Based in the Hunter Region in NSW, PON operates under a 98-year concession arrangement (92 years remaining) with the NSW government. Entities within the obligor group that guarantee PON’s obligations include Port of Newcastle Investments (Holdings) Trust and Port of Newcastle Investments (Property Holdings) Trust. PON Financing is the financing vehicle for the PON Investments Group.

PON is owned 50% jointly by The Infrastructure Fund (TIF) and China Merchants Port Holdings Company (CMPort − Baa1). Both have a strong global track record in managing large infrastructure assets. TIF is owned by Macquarie Asset Management (MAM).

Exports of thermal and metallurgical coal account for 80% and 16% of PON’s volumes respectively. However, volumes from coal mines in aggregate are likely to decline as demand from thermal coal-fired generators reduces over time. The fall in China’s purchases of Australian coal since December 2020 has not had a significant impact on PON, as it has largely been replaced by increased shipments to India and South-East Asia.

Chart 2. NSW Ports

Projections represent the views of Moody’s
Source: PON Investor Presentation

Hunter Valley coal mines are high quality and internationally cost competitive. The mines have long-weighted average remaining lives (of > 20 years) and demand is still underpinned by coal’s use for essentially electricity generation in key Asian markets.
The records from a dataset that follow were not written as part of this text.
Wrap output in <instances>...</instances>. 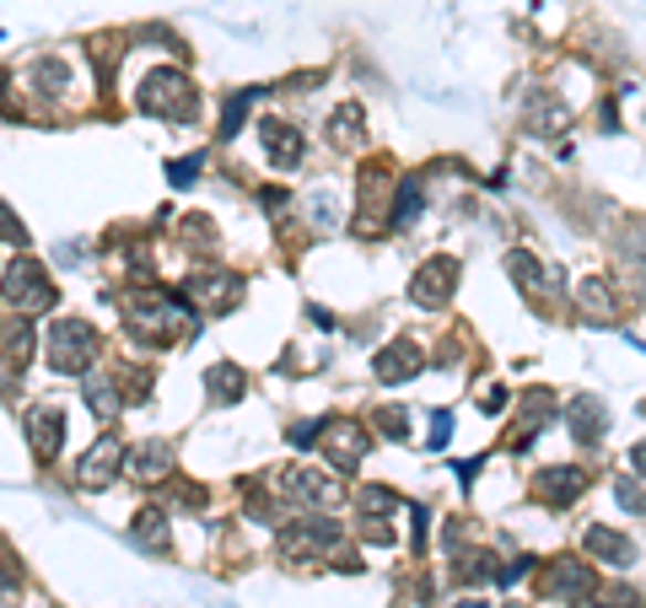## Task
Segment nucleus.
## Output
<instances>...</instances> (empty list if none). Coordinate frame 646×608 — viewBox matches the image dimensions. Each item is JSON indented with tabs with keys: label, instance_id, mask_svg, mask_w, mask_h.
<instances>
[{
	"label": "nucleus",
	"instance_id": "nucleus-1",
	"mask_svg": "<svg viewBox=\"0 0 646 608\" xmlns=\"http://www.w3.org/2000/svg\"><path fill=\"white\" fill-rule=\"evenodd\" d=\"M124 324H129V334H135L140 345H173V339H184V334H200V318H195L184 302L157 296V291H135L129 307H124Z\"/></svg>",
	"mask_w": 646,
	"mask_h": 608
},
{
	"label": "nucleus",
	"instance_id": "nucleus-2",
	"mask_svg": "<svg viewBox=\"0 0 646 608\" xmlns=\"http://www.w3.org/2000/svg\"><path fill=\"white\" fill-rule=\"evenodd\" d=\"M140 108L152 114V119H195L200 114V92H195V82L184 76V71H152L146 82H140Z\"/></svg>",
	"mask_w": 646,
	"mask_h": 608
},
{
	"label": "nucleus",
	"instance_id": "nucleus-3",
	"mask_svg": "<svg viewBox=\"0 0 646 608\" xmlns=\"http://www.w3.org/2000/svg\"><path fill=\"white\" fill-rule=\"evenodd\" d=\"M103 356V339H97V328L86 324V318H60V324L49 328V366L54 371H65V377H81V371H92Z\"/></svg>",
	"mask_w": 646,
	"mask_h": 608
},
{
	"label": "nucleus",
	"instance_id": "nucleus-4",
	"mask_svg": "<svg viewBox=\"0 0 646 608\" xmlns=\"http://www.w3.org/2000/svg\"><path fill=\"white\" fill-rule=\"evenodd\" d=\"M0 296H6L17 313H49V307H54V281L43 275L39 259H11L6 275H0Z\"/></svg>",
	"mask_w": 646,
	"mask_h": 608
},
{
	"label": "nucleus",
	"instance_id": "nucleus-5",
	"mask_svg": "<svg viewBox=\"0 0 646 608\" xmlns=\"http://www.w3.org/2000/svg\"><path fill=\"white\" fill-rule=\"evenodd\" d=\"M340 544V523H329V517H313V523H296L281 533V555L285 560H319V555H329Z\"/></svg>",
	"mask_w": 646,
	"mask_h": 608
},
{
	"label": "nucleus",
	"instance_id": "nucleus-6",
	"mask_svg": "<svg viewBox=\"0 0 646 608\" xmlns=\"http://www.w3.org/2000/svg\"><path fill=\"white\" fill-rule=\"evenodd\" d=\"M189 302H200L205 313H232V307L242 302V275H232V270L189 275Z\"/></svg>",
	"mask_w": 646,
	"mask_h": 608
},
{
	"label": "nucleus",
	"instance_id": "nucleus-7",
	"mask_svg": "<svg viewBox=\"0 0 646 608\" xmlns=\"http://www.w3.org/2000/svg\"><path fill=\"white\" fill-rule=\"evenodd\" d=\"M275 490L291 495V501H302V506H334V501L345 495V485L329 480V474H319V469H291V474L275 480Z\"/></svg>",
	"mask_w": 646,
	"mask_h": 608
},
{
	"label": "nucleus",
	"instance_id": "nucleus-8",
	"mask_svg": "<svg viewBox=\"0 0 646 608\" xmlns=\"http://www.w3.org/2000/svg\"><path fill=\"white\" fill-rule=\"evenodd\" d=\"M593 593H598L593 570L576 566V560H555L550 576L539 581V598H561V604H582V598H593Z\"/></svg>",
	"mask_w": 646,
	"mask_h": 608
},
{
	"label": "nucleus",
	"instance_id": "nucleus-9",
	"mask_svg": "<svg viewBox=\"0 0 646 608\" xmlns=\"http://www.w3.org/2000/svg\"><path fill=\"white\" fill-rule=\"evenodd\" d=\"M124 469V447H119V437H97L92 442V452L76 463V485L81 490H103L114 474Z\"/></svg>",
	"mask_w": 646,
	"mask_h": 608
},
{
	"label": "nucleus",
	"instance_id": "nucleus-10",
	"mask_svg": "<svg viewBox=\"0 0 646 608\" xmlns=\"http://www.w3.org/2000/svg\"><path fill=\"white\" fill-rule=\"evenodd\" d=\"M319 437H323V452H329L340 469H356L366 458V431L356 420H323Z\"/></svg>",
	"mask_w": 646,
	"mask_h": 608
},
{
	"label": "nucleus",
	"instance_id": "nucleus-11",
	"mask_svg": "<svg viewBox=\"0 0 646 608\" xmlns=\"http://www.w3.org/2000/svg\"><path fill=\"white\" fill-rule=\"evenodd\" d=\"M28 442H33V458L49 463L60 452V442H65V409H54V405L28 409Z\"/></svg>",
	"mask_w": 646,
	"mask_h": 608
},
{
	"label": "nucleus",
	"instance_id": "nucleus-12",
	"mask_svg": "<svg viewBox=\"0 0 646 608\" xmlns=\"http://www.w3.org/2000/svg\"><path fill=\"white\" fill-rule=\"evenodd\" d=\"M452 285H458V264H452V259H431V264L409 281V296H415L420 307H442L447 296H452Z\"/></svg>",
	"mask_w": 646,
	"mask_h": 608
},
{
	"label": "nucleus",
	"instance_id": "nucleus-13",
	"mask_svg": "<svg viewBox=\"0 0 646 608\" xmlns=\"http://www.w3.org/2000/svg\"><path fill=\"white\" fill-rule=\"evenodd\" d=\"M129 480H140V485H152V480H173V447L167 442H146L129 452Z\"/></svg>",
	"mask_w": 646,
	"mask_h": 608
},
{
	"label": "nucleus",
	"instance_id": "nucleus-14",
	"mask_svg": "<svg viewBox=\"0 0 646 608\" xmlns=\"http://www.w3.org/2000/svg\"><path fill=\"white\" fill-rule=\"evenodd\" d=\"M571 431H576V442H604L608 437V409L604 399H593V394H582L576 405H571Z\"/></svg>",
	"mask_w": 646,
	"mask_h": 608
},
{
	"label": "nucleus",
	"instance_id": "nucleus-15",
	"mask_svg": "<svg viewBox=\"0 0 646 608\" xmlns=\"http://www.w3.org/2000/svg\"><path fill=\"white\" fill-rule=\"evenodd\" d=\"M533 490H539V501H550V506H571V501L587 490V480H582V469H544Z\"/></svg>",
	"mask_w": 646,
	"mask_h": 608
},
{
	"label": "nucleus",
	"instance_id": "nucleus-16",
	"mask_svg": "<svg viewBox=\"0 0 646 608\" xmlns=\"http://www.w3.org/2000/svg\"><path fill=\"white\" fill-rule=\"evenodd\" d=\"M582 549L598 555V560H608V566H631V560H636V544L619 538V533H608V527H587V533H582Z\"/></svg>",
	"mask_w": 646,
	"mask_h": 608
},
{
	"label": "nucleus",
	"instance_id": "nucleus-17",
	"mask_svg": "<svg viewBox=\"0 0 646 608\" xmlns=\"http://www.w3.org/2000/svg\"><path fill=\"white\" fill-rule=\"evenodd\" d=\"M264 151H270V163H275V167H296L308 146H302V135H296L291 124L270 119V124H264Z\"/></svg>",
	"mask_w": 646,
	"mask_h": 608
},
{
	"label": "nucleus",
	"instance_id": "nucleus-18",
	"mask_svg": "<svg viewBox=\"0 0 646 608\" xmlns=\"http://www.w3.org/2000/svg\"><path fill=\"white\" fill-rule=\"evenodd\" d=\"M377 382H404V377H415L420 371V350L409 345V339H399V345H388L383 356H377Z\"/></svg>",
	"mask_w": 646,
	"mask_h": 608
},
{
	"label": "nucleus",
	"instance_id": "nucleus-19",
	"mask_svg": "<svg viewBox=\"0 0 646 608\" xmlns=\"http://www.w3.org/2000/svg\"><path fill=\"white\" fill-rule=\"evenodd\" d=\"M86 405H92L97 420H119V409H124L119 377H92V382H86Z\"/></svg>",
	"mask_w": 646,
	"mask_h": 608
},
{
	"label": "nucleus",
	"instance_id": "nucleus-20",
	"mask_svg": "<svg viewBox=\"0 0 646 608\" xmlns=\"http://www.w3.org/2000/svg\"><path fill=\"white\" fill-rule=\"evenodd\" d=\"M242 388H248V377H242L232 361H221V366H210V371H205V394H210L216 405H232V399H242Z\"/></svg>",
	"mask_w": 646,
	"mask_h": 608
},
{
	"label": "nucleus",
	"instance_id": "nucleus-21",
	"mask_svg": "<svg viewBox=\"0 0 646 608\" xmlns=\"http://www.w3.org/2000/svg\"><path fill=\"white\" fill-rule=\"evenodd\" d=\"M420 205H426V195H420V178H399L388 221H394V227H415V221H420Z\"/></svg>",
	"mask_w": 646,
	"mask_h": 608
},
{
	"label": "nucleus",
	"instance_id": "nucleus-22",
	"mask_svg": "<svg viewBox=\"0 0 646 608\" xmlns=\"http://www.w3.org/2000/svg\"><path fill=\"white\" fill-rule=\"evenodd\" d=\"M329 129H334V146H356L366 135V114H362V103H345L334 119H329Z\"/></svg>",
	"mask_w": 646,
	"mask_h": 608
},
{
	"label": "nucleus",
	"instance_id": "nucleus-23",
	"mask_svg": "<svg viewBox=\"0 0 646 608\" xmlns=\"http://www.w3.org/2000/svg\"><path fill=\"white\" fill-rule=\"evenodd\" d=\"M582 307H587V318L593 324H608L614 318V291H608V281H582Z\"/></svg>",
	"mask_w": 646,
	"mask_h": 608
},
{
	"label": "nucleus",
	"instance_id": "nucleus-24",
	"mask_svg": "<svg viewBox=\"0 0 646 608\" xmlns=\"http://www.w3.org/2000/svg\"><path fill=\"white\" fill-rule=\"evenodd\" d=\"M135 544H140V549H167V517H162V512H140V517H135Z\"/></svg>",
	"mask_w": 646,
	"mask_h": 608
},
{
	"label": "nucleus",
	"instance_id": "nucleus-25",
	"mask_svg": "<svg viewBox=\"0 0 646 608\" xmlns=\"http://www.w3.org/2000/svg\"><path fill=\"white\" fill-rule=\"evenodd\" d=\"M394 506H399V501H394V490H383V485H366L362 490V512L372 517V523H377V517H388Z\"/></svg>",
	"mask_w": 646,
	"mask_h": 608
},
{
	"label": "nucleus",
	"instance_id": "nucleus-26",
	"mask_svg": "<svg viewBox=\"0 0 646 608\" xmlns=\"http://www.w3.org/2000/svg\"><path fill=\"white\" fill-rule=\"evenodd\" d=\"M372 426H377V431H388L394 442H404V431H409V415H404L399 405H388V409H372Z\"/></svg>",
	"mask_w": 646,
	"mask_h": 608
},
{
	"label": "nucleus",
	"instance_id": "nucleus-27",
	"mask_svg": "<svg viewBox=\"0 0 646 608\" xmlns=\"http://www.w3.org/2000/svg\"><path fill=\"white\" fill-rule=\"evenodd\" d=\"M576 608H642V598H636L631 587H608V593H598V598H582Z\"/></svg>",
	"mask_w": 646,
	"mask_h": 608
},
{
	"label": "nucleus",
	"instance_id": "nucleus-28",
	"mask_svg": "<svg viewBox=\"0 0 646 608\" xmlns=\"http://www.w3.org/2000/svg\"><path fill=\"white\" fill-rule=\"evenodd\" d=\"M248 103H253V92H238V97H227V119H221V140H232L238 135L242 114H248Z\"/></svg>",
	"mask_w": 646,
	"mask_h": 608
},
{
	"label": "nucleus",
	"instance_id": "nucleus-29",
	"mask_svg": "<svg viewBox=\"0 0 646 608\" xmlns=\"http://www.w3.org/2000/svg\"><path fill=\"white\" fill-rule=\"evenodd\" d=\"M200 151H195V157H178V163L167 167V178H173V184H178V189H189V184H195V178H200Z\"/></svg>",
	"mask_w": 646,
	"mask_h": 608
},
{
	"label": "nucleus",
	"instance_id": "nucleus-30",
	"mask_svg": "<svg viewBox=\"0 0 646 608\" xmlns=\"http://www.w3.org/2000/svg\"><path fill=\"white\" fill-rule=\"evenodd\" d=\"M614 501H619L625 512H646V490L636 485V480H619V485H614Z\"/></svg>",
	"mask_w": 646,
	"mask_h": 608
},
{
	"label": "nucleus",
	"instance_id": "nucleus-31",
	"mask_svg": "<svg viewBox=\"0 0 646 608\" xmlns=\"http://www.w3.org/2000/svg\"><path fill=\"white\" fill-rule=\"evenodd\" d=\"M431 447H447L452 442V415L447 409H431V437H426Z\"/></svg>",
	"mask_w": 646,
	"mask_h": 608
},
{
	"label": "nucleus",
	"instance_id": "nucleus-32",
	"mask_svg": "<svg viewBox=\"0 0 646 608\" xmlns=\"http://www.w3.org/2000/svg\"><path fill=\"white\" fill-rule=\"evenodd\" d=\"M0 243H28V232H22V221L6 210V200H0Z\"/></svg>",
	"mask_w": 646,
	"mask_h": 608
},
{
	"label": "nucleus",
	"instance_id": "nucleus-33",
	"mask_svg": "<svg viewBox=\"0 0 646 608\" xmlns=\"http://www.w3.org/2000/svg\"><path fill=\"white\" fill-rule=\"evenodd\" d=\"M480 409H485V415L507 409V388H485V394H480Z\"/></svg>",
	"mask_w": 646,
	"mask_h": 608
},
{
	"label": "nucleus",
	"instance_id": "nucleus-34",
	"mask_svg": "<svg viewBox=\"0 0 646 608\" xmlns=\"http://www.w3.org/2000/svg\"><path fill=\"white\" fill-rule=\"evenodd\" d=\"M631 463H636V469L646 474V447H636V452H631Z\"/></svg>",
	"mask_w": 646,
	"mask_h": 608
},
{
	"label": "nucleus",
	"instance_id": "nucleus-35",
	"mask_svg": "<svg viewBox=\"0 0 646 608\" xmlns=\"http://www.w3.org/2000/svg\"><path fill=\"white\" fill-rule=\"evenodd\" d=\"M458 608H485V604H458Z\"/></svg>",
	"mask_w": 646,
	"mask_h": 608
},
{
	"label": "nucleus",
	"instance_id": "nucleus-36",
	"mask_svg": "<svg viewBox=\"0 0 646 608\" xmlns=\"http://www.w3.org/2000/svg\"><path fill=\"white\" fill-rule=\"evenodd\" d=\"M0 608H6V598H0Z\"/></svg>",
	"mask_w": 646,
	"mask_h": 608
}]
</instances>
Chart 3. Thermal vs Coking Coal Projections

Projections represent the views of Moody’s
Source: PON Investor Presentation

As a landlord port, PON’s revenue is 100% related to core port activities of trade facilitation and property leasing. Approximately 60% of revenue is directly derived from coal trade, 25% from property leases, and about 15% from other diversified trade activity. Around 85% of its revenues are contracted under long-term, fixed-price agreements.

Within this, 60% of PON’s revenue is from navigation service charges under 10 year bilateral agreements with coal vessel agents (on behalf of vessel operators) and 25% of revenue is from income under lease agreements that have a remaining weighted average life of 16 years. The majority of leases are inflation-linked, while the navigation service charges under the bilateral agreements increase at the greater of inflation or 4%.

Chart 4. Monthly Trade Report

Source: PON Investor Presentation

Financial Metrics

Financial metrics, including leverage, are relatively high but in line with the general port sector (including Pelabuhan Indonesia II and Port of Melbourne). However, PON is likely to deleverage over 2021-2025, in line with its adherence to an investment-grade rating.

Chart 5. Financial Metrics

Source: Moody’s

PON has an extensive capex plan. The plan includes over AUD250m of projects in 2021-2025, and another AUD250m of projects in 2026-2031. PON’s liquidity and funding policies prioritise preservation of free cashflow (FCF) over distribution to avoid over-reliance on debt to fund capex.

The bonds are senior secured and rank parri passu with PON’s existing senior secured facilities. Investors will benefit from relatively restrictive covenants under the existing syndicated facility agreement (SFA), though these covenants are not part of the bond terms.

The currency-risk exposure is managed by a minimum 5 year hedging instrument on a rolling basis, while interest rate risk is limited to a minimum of 2 years. No debt service reserve account is required under bond terms, but the company’s treasury policies require a reserve equivalent to six months of debt service and operating expenditure.

Relative Value

We believe PON’s inaugural USD 10 year bond offers very good relative value versus the BBB- opportunity set. Based on a clean price of AUD100.5 (yield of 5.8%), it will be in line with the average yield for single-B rated bonds in the Bloomberg Global High Yield Index. BBB- rated Adani Ports and unrated International Container Terminal Services’ 10 year bonds are trading at or around 3.5-3.8%.

Chart 6. BBB- Rated Ports Trade Around 3.5-4% at 10 Year

Source: Bloomberg FIW Function

Ba1/BB/BB+ rated Chinese miner Yanzhou Coal issued a 3 year bond recently at 2.9%, but the deal might have been supported by domestic investors. If we extrapolate this to a 10 year maturity, the implied yield would be around 5-5.5%.